### Selected excerpt
******
Web Search Guide banner
 

WSG Newsletter: Altavista Update

Issue: March 4, 2002

"First you say you will and then you won't.
Then you say you do and then you don't.
You're undecided now. Well, what are you going to do?"

If ever a song applied to a search engine, this one fits Altavista. Altavista has been tweaking and fiddling with its search engine since the beginning of the year. It has a new look and a new logic but a questionable freshness and reliability.

Update: March 14, 2002 - Altavista has changed the Advanced Search to include the option to sort the results by selected words.

Update: August 29, 2002 - By sometime in June AltaVista completely converted to an AND engine to the great relief of its users.

AltaVista Search Engine

The Look

The look is now tabbed – and much better for it. It is much easier to check a search against the Web, the multimedia collection, News, and AltaVista’s Looksmart directory.

Advanced Search

But Search Assistant with the forms-based input has been merged with Advanced Search for boolean searching. The result is neither fish nor fowl. The forms-based input covers searching for all the words, any, phrase, or none, and also location but not title, not backwards link, and not related pages – all useful features at AltaVista.

Boolean

There is a box for “free-form boolean query” (use of the word free-form is an interesting touch). This is similar to the old Advanced. For a couple of weeks AV dropped the sort-by feature but restored it in mid-March. Searchers should identify the words they most want to see - these will control the sort. Use this to do several slices through the results set. (Updated March 14, 2002)

The “free-form” boolean used in AltaVista Advanced is different from the boolean in Basic. In Basic, the operators must be in Upper case – AND, OR, AND NOT, NEAR. In Advanced they can be either (though this does change).
******
### Supplied data
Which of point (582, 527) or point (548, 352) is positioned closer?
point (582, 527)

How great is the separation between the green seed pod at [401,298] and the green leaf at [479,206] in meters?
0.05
******
### Parts of the exercise
1. In the AltaVista newsletter, why is the merged Advanced Search called "neither fish nor fowl"? Answer in one to three sentences.
2. Please answer these questions from the AltaVista newsletter, one line each:
(a) What is the issue date?
(b) According to the August 29, 2002 update, by when had AltaVista become an AND engine?
(c) In Basic search, what case must the operators be in?
3. Write out the stretch of the AltaVista newsletter from "AltaVista Search Engine" through "AltaVista’s Looksmart directory.".

### Responses by task
1. Search Assistant's forms-based input was merged into Advanced Search. The forms now cover searching for all the words, any, phrase, none, and location. They leave out title, backwards link, and related pages, which the newsletter calls all useful features at AltaVista.

2.
(a) March 4, 2002
(b) Sometime in June
(c) Upper case

3.
AltaVista Search Engine

The Look

The look is now tabbed – and much better for it. It is much easier to check a search against the Web, the multimedia collection, News, and AltaVista’s Looksmart directory.